Why is the dollar’s ability to hold its value a venerable topic? For one thing, the Federal Reserve’s aggressive policy of quantitative easing 3.0 (“QE3″) had been expected to devalue the greenback. Indeed, it was one year ago when Bernanke explained that the U.S. central bank would buy $85 billion in U.S. bond obligations with electronically printed dollars every month. In spite of the existence of an additional $1 trillion today, wage inflation did not accelerate dramatically and the dollar did not depreciate significantly. In its upcoming decision on whether or not to slow the electronic printing press, then, the Fed may not be forced to press ahead with actual “tapering ” in September.
That said, investors are selling income investments first and asking questions later. Over the last five days, iShares 7-10 Year Treasury (IEF), Vanguard Utilities (VPU) and iShares Residential REITs (REZ) are down 1.4%, 1.5% and 1.9% respectively. In other words, the prospect of military action in Syria has not been enough for investors to seek shelter inside of income investments.

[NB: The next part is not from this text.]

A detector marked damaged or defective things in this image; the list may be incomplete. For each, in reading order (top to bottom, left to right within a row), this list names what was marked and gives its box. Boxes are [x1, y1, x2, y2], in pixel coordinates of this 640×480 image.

In contrast, the prospect of “de facto” tighter monetary policy in the U.S. has encouraged investors to seek income and growth abroad. For example, the European Central Bank (ECB) does not appear to be transitioning to a higher rate environment; “Mum” is the world at the Bank of England (BOE) as well. It follows that momentum can be seen in places like iShares Global Telecom (IXP) rather than in its domestic counterpart, Vanguard Telecom (VOX). The IXP:VOX price ratio shows a noteworthy shift in interest to the global asset.
Indeed, investors may be so enamored by monetary stimulus, exchange-traded stock funds like Australia (EWA) and the United Kingdom (EWU) are seeing a pick-up in demand. The Reserve Bank of Australia is holding rates at record lows while not saying a word that might be construed as “less accommodating.” Similarly, the Bank of England is still printing pounds to purchase assets; they have not openly discussed tapering with the public either. In effect, both EWA and EWU have demonstrated greater momentum than the S&P 500 over the last two months.
For believers in the prospect of owning foreign developed markets, EWA and EWU currently boast annualized dividends of 6.2% and 2.8% respectively. Both boast higher payouts than S&P 500 funds; both have lower price-to-earnings ratios as well.